Unlike the rest of David Maltby’s crew, Victor Hill had plenty of operational experience. He had flown twenty-two operations on Lancasters between October 1942 and March 1943 and had taken part in some of the war’s most famous raids, including the daylight raid on the Schneider works at Le Creusot in France.

Victor Hill had been born in Gloucestershire on 6 December 1921. He was an only child, the son of Harry and Catherine Hill, who both worked at Berkeley Castle. He was brought up on the castle estate and went to the local school. After leaving school, he also worked at the castle, as a gardener.

Hill joined up as ground crew, but volunteered for aircrew and trained as a gunner when the heavy bombers began to arrive and there were many more chances to fly. His first posting was to 9 Squadron in August 1942, round about the time it was posted to Waddington and converted to Lancasters from Wellingtons. He joined a crew piloted by Sgt Charles McDonald, a Canadian, and flew most of his operations with them.

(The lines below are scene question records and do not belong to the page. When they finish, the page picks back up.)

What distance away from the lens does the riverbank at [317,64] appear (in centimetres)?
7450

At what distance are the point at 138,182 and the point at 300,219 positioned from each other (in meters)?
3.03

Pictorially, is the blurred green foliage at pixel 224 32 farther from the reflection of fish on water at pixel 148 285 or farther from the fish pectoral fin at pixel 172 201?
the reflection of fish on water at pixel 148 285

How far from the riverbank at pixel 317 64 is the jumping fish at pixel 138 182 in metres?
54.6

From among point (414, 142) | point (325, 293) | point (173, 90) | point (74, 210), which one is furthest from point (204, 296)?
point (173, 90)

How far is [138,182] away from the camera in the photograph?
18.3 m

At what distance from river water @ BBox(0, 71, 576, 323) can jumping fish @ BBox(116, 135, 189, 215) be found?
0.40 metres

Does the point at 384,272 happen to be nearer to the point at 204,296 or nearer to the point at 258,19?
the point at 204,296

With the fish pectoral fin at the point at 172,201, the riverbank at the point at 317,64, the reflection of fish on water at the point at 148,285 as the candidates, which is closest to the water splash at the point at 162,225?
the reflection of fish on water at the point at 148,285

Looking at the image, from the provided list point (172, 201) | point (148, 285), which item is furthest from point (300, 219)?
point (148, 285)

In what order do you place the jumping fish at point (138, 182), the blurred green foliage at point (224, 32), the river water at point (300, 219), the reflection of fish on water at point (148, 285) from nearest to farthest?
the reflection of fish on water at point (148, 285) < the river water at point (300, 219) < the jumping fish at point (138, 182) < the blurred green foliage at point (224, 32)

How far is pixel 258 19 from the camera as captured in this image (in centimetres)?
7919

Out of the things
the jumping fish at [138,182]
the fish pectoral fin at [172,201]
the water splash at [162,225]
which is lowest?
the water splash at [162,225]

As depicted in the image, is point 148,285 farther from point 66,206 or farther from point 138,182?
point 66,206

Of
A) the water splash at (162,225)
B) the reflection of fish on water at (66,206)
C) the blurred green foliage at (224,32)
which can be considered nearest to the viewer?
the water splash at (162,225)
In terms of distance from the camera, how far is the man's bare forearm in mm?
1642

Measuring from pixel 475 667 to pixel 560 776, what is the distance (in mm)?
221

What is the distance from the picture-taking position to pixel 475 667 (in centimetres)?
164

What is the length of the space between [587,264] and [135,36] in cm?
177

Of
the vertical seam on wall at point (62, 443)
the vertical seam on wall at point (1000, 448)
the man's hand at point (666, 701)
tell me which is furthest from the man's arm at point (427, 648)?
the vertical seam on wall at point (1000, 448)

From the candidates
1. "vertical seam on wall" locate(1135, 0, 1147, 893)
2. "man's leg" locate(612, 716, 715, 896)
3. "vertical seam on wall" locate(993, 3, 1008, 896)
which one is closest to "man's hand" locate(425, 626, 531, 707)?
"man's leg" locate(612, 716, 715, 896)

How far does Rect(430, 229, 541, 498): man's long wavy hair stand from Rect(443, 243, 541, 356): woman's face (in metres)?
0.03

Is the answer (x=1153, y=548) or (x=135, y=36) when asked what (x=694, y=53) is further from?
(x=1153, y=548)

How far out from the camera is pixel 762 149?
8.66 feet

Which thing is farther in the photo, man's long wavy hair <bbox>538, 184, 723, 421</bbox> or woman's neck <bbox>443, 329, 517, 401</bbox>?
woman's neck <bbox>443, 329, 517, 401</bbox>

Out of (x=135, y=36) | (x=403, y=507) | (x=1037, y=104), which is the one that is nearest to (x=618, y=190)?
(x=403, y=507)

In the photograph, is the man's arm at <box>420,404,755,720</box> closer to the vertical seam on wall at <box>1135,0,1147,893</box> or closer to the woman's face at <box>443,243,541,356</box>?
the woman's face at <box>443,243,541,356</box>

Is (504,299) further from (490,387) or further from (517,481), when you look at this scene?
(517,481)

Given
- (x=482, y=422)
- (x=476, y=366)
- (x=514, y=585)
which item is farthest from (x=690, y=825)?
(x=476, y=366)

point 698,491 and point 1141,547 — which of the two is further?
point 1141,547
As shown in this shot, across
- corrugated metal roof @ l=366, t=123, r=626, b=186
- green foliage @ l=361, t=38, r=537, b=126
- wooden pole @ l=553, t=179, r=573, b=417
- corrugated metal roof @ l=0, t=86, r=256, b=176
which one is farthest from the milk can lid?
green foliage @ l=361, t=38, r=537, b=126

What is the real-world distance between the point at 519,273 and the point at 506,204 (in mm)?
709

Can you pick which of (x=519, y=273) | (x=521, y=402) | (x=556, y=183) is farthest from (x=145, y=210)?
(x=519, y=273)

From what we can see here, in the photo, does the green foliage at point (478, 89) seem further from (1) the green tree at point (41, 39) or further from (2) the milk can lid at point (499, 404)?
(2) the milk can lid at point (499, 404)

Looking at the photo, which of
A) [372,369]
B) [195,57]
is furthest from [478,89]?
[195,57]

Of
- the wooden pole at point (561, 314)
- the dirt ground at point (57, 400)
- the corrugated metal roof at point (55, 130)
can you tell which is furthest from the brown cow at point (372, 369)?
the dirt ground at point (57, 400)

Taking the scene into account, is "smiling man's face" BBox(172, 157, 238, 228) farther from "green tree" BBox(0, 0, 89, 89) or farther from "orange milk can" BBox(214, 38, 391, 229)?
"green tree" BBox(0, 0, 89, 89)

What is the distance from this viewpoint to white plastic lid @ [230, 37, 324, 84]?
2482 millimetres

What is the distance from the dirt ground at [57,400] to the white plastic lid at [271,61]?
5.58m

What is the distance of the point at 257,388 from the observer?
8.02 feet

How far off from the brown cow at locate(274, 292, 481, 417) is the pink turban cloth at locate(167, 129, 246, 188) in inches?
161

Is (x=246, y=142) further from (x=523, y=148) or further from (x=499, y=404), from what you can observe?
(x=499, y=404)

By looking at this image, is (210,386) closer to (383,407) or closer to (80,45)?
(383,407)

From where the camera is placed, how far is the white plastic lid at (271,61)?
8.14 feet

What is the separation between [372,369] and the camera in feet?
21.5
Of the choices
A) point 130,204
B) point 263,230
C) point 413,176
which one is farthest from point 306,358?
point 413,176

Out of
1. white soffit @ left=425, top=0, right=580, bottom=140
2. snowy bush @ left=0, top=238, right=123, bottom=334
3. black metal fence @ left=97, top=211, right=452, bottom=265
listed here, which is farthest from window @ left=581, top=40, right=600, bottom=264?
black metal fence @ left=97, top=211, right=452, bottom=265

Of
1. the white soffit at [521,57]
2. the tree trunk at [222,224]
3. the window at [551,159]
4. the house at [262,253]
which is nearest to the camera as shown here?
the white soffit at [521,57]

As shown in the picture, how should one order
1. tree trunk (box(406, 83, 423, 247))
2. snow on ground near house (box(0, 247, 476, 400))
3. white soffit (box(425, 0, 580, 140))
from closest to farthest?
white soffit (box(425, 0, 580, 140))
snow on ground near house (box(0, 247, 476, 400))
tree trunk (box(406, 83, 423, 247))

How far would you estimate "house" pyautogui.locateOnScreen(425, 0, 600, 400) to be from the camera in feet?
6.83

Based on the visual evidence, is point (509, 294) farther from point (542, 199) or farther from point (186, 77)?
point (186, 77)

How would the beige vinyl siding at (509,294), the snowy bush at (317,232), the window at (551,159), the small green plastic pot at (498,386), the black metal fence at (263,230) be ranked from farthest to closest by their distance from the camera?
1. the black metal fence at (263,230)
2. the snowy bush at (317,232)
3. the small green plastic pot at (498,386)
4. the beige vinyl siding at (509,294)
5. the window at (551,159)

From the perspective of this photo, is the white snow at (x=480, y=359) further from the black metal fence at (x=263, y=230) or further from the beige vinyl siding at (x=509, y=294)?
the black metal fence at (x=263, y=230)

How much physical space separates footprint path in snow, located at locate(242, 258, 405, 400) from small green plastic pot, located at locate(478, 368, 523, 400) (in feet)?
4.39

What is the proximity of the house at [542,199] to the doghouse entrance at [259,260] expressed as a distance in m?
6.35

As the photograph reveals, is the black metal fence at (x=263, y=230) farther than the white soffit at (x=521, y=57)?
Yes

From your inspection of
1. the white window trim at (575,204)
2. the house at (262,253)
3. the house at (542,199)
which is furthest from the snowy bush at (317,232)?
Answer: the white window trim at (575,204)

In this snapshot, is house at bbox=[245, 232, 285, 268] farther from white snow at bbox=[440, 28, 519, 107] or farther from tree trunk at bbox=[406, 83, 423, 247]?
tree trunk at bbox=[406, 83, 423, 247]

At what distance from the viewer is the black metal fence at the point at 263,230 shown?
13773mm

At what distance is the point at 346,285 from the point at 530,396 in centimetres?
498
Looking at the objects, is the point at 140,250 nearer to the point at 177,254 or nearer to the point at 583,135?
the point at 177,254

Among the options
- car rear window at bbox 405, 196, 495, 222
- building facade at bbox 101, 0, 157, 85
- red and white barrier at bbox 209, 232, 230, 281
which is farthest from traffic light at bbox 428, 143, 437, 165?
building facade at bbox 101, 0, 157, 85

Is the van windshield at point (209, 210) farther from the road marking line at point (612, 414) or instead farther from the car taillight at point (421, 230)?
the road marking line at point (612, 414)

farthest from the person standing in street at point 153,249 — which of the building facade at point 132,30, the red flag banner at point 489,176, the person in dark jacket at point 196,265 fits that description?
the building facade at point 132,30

In mid February 1943, most of this crew moved on to 83 Squadron, but Hill was left behind as a spare gunner and flew on his last operation in 9 Squadron on 8 March, with Sgt Doolan as the pilot.

After the Dams Raid, Hill carried on flying with the rest of David Maltby’s crew until they all took off from RAF Coningsby on 14 September 1943 on 617 Squadron’s first major operation since the Dams Raid.

In common with his pilot, he was also a young father. He had married Evelyn Hourihane in 1941, and at the time of the raid they had a two-year-old daughter, Valerie. They were living with her parents in South Wales. In a letter dated 10 July 1943, he told his brother-in-law Don that he was looking forward to seeing his wife and daughter again in August:

I think everyone must know Eve & myself on Cardiff station now as I say cheerio to her there so often. Val made it even harder this time, when I left, she was standing on the door with mam, waving her little hand and saying ‘Daddy’ that gave me one thought, well this is certainly worth fighting for. I’m sure you will love her when you see her again Don I don’t think Val was walking when you saw her last …
Well Don, roll along August 11th and lets hope we meet this time.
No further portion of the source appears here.